The New York Times (NYT) lawsuit against OpenAI and Microsoft breaks new ground in the ongoing legal challenges posed by the use of copyrighted data to “train” or improve generative AI. Ta.
A number of lawsuits have already been filed against AI companies, including one brought by Getty Images against StabilityAI, the developer of the online text-to-image generator Stable Diffusion. Authors George R.R. Martin and John Grisham are also suing ChatGPT's owner, OpenAI, over alleged copyright infringement. But the NYT case is far from “more of the same” as it throws some interesting new arguments into the mix.
advertisement
Continue reading below
This legal action focuses on new issues regarding the value of training data and reputational damage. This is a powerful combination of trademark and copyright and may test the normally relied upon fair use defense.
No doubt it will be watched closely by media organizations looking to challenge the usual “ask for forgiveness, not permission” approach to training data. Training data is used to improve the performance of AI systems and typically consists of real-world information, often obtained from the internet.
The case also offers novel arguments not presented in other similar cases related to what is called “hallucination,” in which AI systems generate false or misleading information while presenting it as fact. It has been raised. In fact, this argument may be one of the most powerful in this case.
The NYT case in particular raises three interesting takes on the usual approach. First, NYT content's reputation for reliable news and information makes it valuable and desirable as training data for use in AI.

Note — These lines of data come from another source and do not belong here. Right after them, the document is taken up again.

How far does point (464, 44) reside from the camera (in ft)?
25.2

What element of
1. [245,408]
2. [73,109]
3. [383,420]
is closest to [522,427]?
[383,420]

Second, paywalls make it commercially damaging to reproduce articles upon request. Third, ChatGPT's “illusion” is, in effect, causing reputational damage to the New York Times through false attribution.
This is not just a generative AI copyright dispute. The first argument presented by the NYT claims that ChatGPT's training phase infringes copyright because the training data used by OpenAI is protected by copyright. We've seen this type of argument played out before in other conflicts.
Fair use?
The challenge to this type of attack is the fair use shield. In the United States, fair use is a legal principle that allows the use of copyrighted material under certain circumstances, such as news reporting, academic research, and commentary.
While OpenAI's response has been very cautious so far, a key tenet of the company's statement is that its use of online data does fall under the doctrine of “fair use.”
Anticipating some of the difficulties that such a fair use defense could potentially cause, the NYT took a slightly different angle. In particular, it aims to distinguish its data from standard data. The NYT intends to capitalize on the accuracy, credibility, and prestige of its reporting. We claim that this creates a particularly desirable dataset.
As a reputable and trusted source, the article claims that it has additional weight and credibility in training the generative AI and is part of a data subset that is given additional weight in its training.
ChatGPT claims that by duplicating large portions of articles in response to prompts, it can deny the paywalled NYT, its visitors, and the revenue it would otherwise receive. The introduction of some aspects of commercial competition and commercial advantage appears to be intended to avoid the normal fair use defense common to these claims.
It would be interesting to see if special weighted assertions in the training data have an impact. If this were to happen, it would set the path for other media organizations to challenge the use of their reporting in training data without their permission.
advertisement
Continue reading below
The final element of the NYT's argument offers a new angle on the issue. This suggests that his NYT brand is being harmed through the material ChatGPT generates. Although presented almost as an afterthought in the complaint, it may be the allegation that poses the most challenge to Open AI.
This is a discussion about AI's “hallucinations”. The NYT claims that ChatGPT makes matters worse because it presents information as if it were from the NYT.
The paper also suggests that consumers may act on the summary ChatGPT provides, believing that the information is from the NYT and can be trusted. The reputational damage is caused by the newspaper's inability to control what his ChatGPT creates.
This is an interesting challenge. “Illusions” are recognized as a problem with AI-generated responses, and the NYT argues that redressing the reputational damage may not be easy.
NYT's claims launch a series of novel attacks that shift focus from copyright to how copyrighted data is presented to users by ChatGPT and the value of that data to newspapers. It is something to do. This is much harder for OpenAI to defend against.
This case will be closely watched by other media publishers, especially those behind paywalls, especially in terms of how it interacts with standard fair use defenses.
Once NYT datasets are recognized as having the “enhanced value” they claim to have, there is a path to monetizing them for training AI, rather than the currently prevalent “forgive, not permit” approach. It may be opened.
Peter Vaughan is a Senior Lecturer at Nottingham Law School, Nottingham Trent University.
This article is republished from The Conversation under a Creative Commons license. Read the original article.